Financièrement, la SEM Vendée Globe a été un peu bénéficiaire lors de la précédente édition. «Cela compense les pertes des éditions précédentes,» confie Yves Auvinet. Pour 2020, le budget d’organisation s’élève à 15 millions d’euros environ (voir détails ci-après). Les collectivités territoriales, le Conseil départemental en tête, contribuent à un peu plus de la moitié. Le reste provient des partenariats privés, dont Sodebo, sponsor premium. «A un an de la course, nous recherchons encore des partenaires, avoue le président du Conseil départemental. Nous devrions d’ailleurs en annoncer un nouveau bientôt.» Le ticket d’entrée pour être partenaire majeur s’élève à 1 million d’euros. Le rang suivant, fournisseur, se monte à 500.000 euros.

En revanche, l’organisation du Vendée Globe ne souhaite pas mettre trop à contribution les skippers. Le coût de l’engagement s’élève tout de même à 20.000 euros. «Mais nous rétrocéderons la moitié, c’est-à-dire 10.000 euros, aux navigateurs s’ils remplissent certaines obligations», signale Yves Auvinet. Pas question aussi d’imposer un engagement lié au classement du championnat du monde. «Il y a des règles bien-sûr, mais nous souhaitons surtout garder un équilibre entre les skippers les plus performants et les aventuriers, observe Aurélien Martin, directeur de cabinet d’Yves Auvinet. Le grand public accroche moins sur le très haut niveau qui peut paraître manquer de sincérité. En revanche, il adhère beaucoup sur les histoires des marins.»

Jamais, le Vendée Globe n’aura autant mérité son surnom d’Everest des courses de voile. L’an prochain l’épreuve devrait crever les plafonds. La dernière édition, en 2016, avait généré 35 millions d’euros de retombées économiques pour la région vendéenne et l’équivalent de 15 millions d’euros en visibilité média, calculée en équivalent d’achat d’espace publicitaire. C’est sans compter aussi l’aspect sportif : grâce à leurs foils, la vitesse de pointe des derniers Imoca mis à l’eau peut dépasser 40 nœuds, soit près de 75 kilomètres à l’heure. Au Havre, sur les pontons de la Transat Jacques Vabre, certains spécialistes prédisent un Tour du monde en moins de 70 jours. Quatre de moins que celui bouclé par Armel Le Cléac’h sur Banque Populaire en 2016.

SportBusiness.Club Octobre 2019


Imoca, mode d’emploi

L’imoca (International Monohull Open Class Association) est une classe de bateaux destinés à la course au large. C’est la formule phare de la voile. Les monocoques de 60 pieds (18,68 mètres) de long doivent répondre à une jauge précise, des spécifications techniques. La dernière évolution est l’arrivée des foils, ces appendices extérieurs permettant aux bateaux de se soulever hors de l’eau afin d’augmenter leur vitesse. La classe Imoca, qui réunit skippers, armateurs et organisateurs, est notamment chargée de faire la promotion de ces voiliers.
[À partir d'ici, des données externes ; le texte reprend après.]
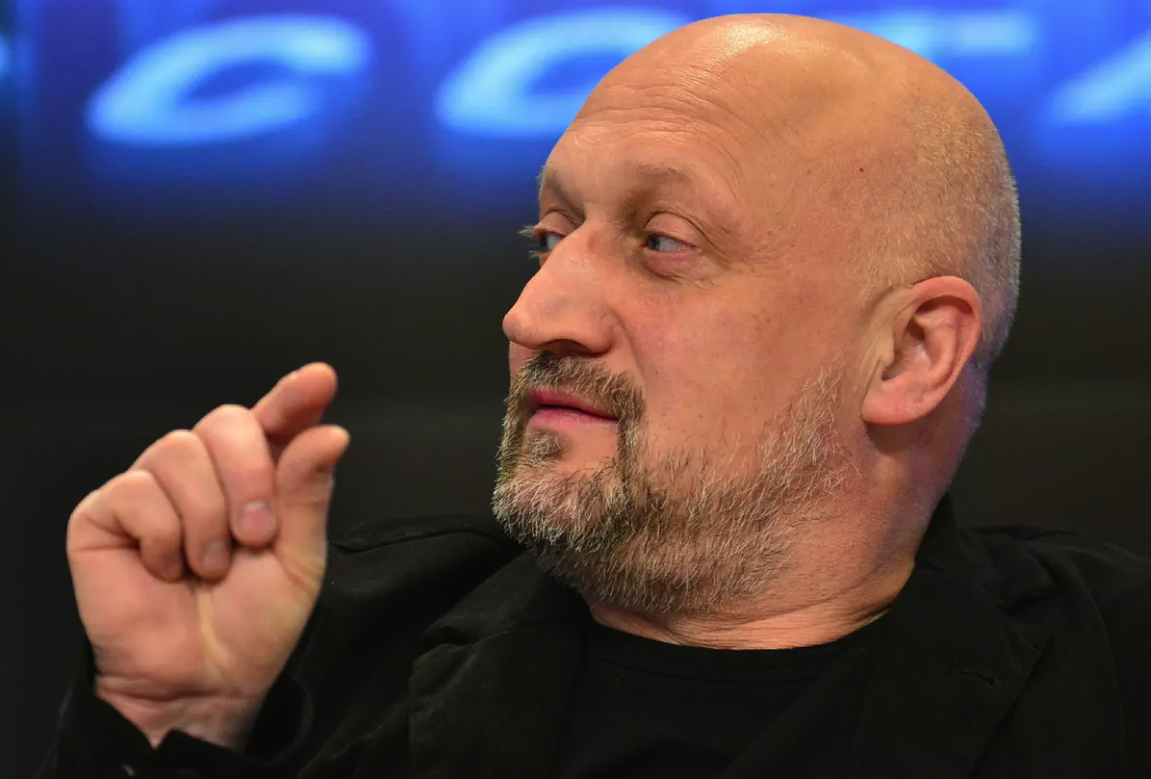 На фото: російський актор Гоша Куценко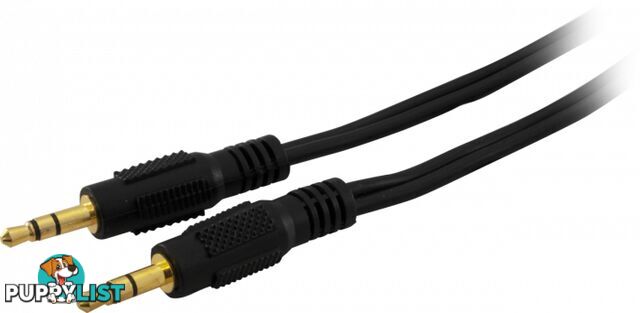 STEREO 3.5MM PLUG TO PLUG AUX LEAD - PRO2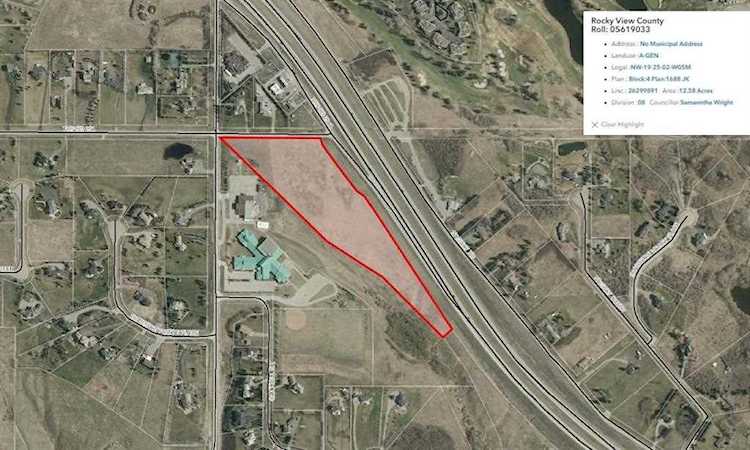 NULL Null Rural Rocky View County, AB T3L 2P7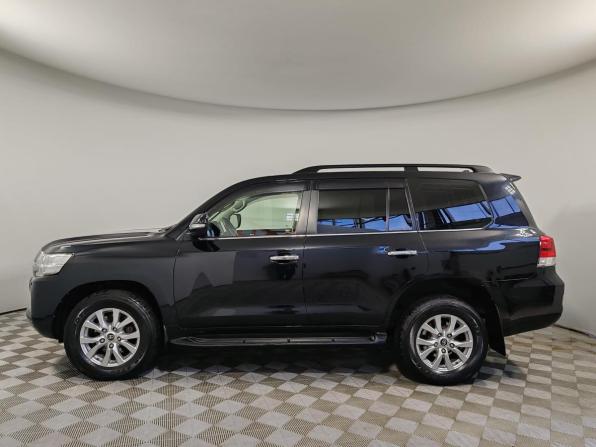 Toyota Land Cruiser 200 Series Рестайлинг 2 с пробегом 2018 года, цена 5 599 000 рублей, 230179 км, внедорожник, Автокод Объявления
Afin de donner un peu plus de lisibilité, l’Imoca Globe Series rassemble sous une bannière commune les courses les plus importantes : Monaco Globe Series, Route du Rhum – Destination Guadeloupe, Bermudes 100 Race, Rolex Fastnet Race, Transat Jacques Vabre, The Transat, Transat New-York Vendée, Vendée Globe.


Le budget du Vendée Globe

  • Budget total : 15 millions d’euros (sur 4 ans)
    • dont Département de Vendée : 5,5 à 6 M€
    • dont Ville des Sables d’Olonne : 1,5 M€
    • dont Région Pays de Loire : 0,8 M€
    • dont partenariat Sodébo : 4 M€
    • reste : autres partenariats privés et merchandising

Vendée Globe : le PC course reste aux Sables

Installé sur le parvis de la Gare Montparnasse à Paris, ou au pied de la Tour Eiffel lors des précédentes éditions, le PC Course du prochain Vendée Globe sera… en Vendée. En fait, il restera aux Sables d’Olonne, port départ et arrivée de la course dans un objectif de simplicité. Peut être aussi parce que les installations à Paris n’avaient pas attiré suffisamment de visiteurs.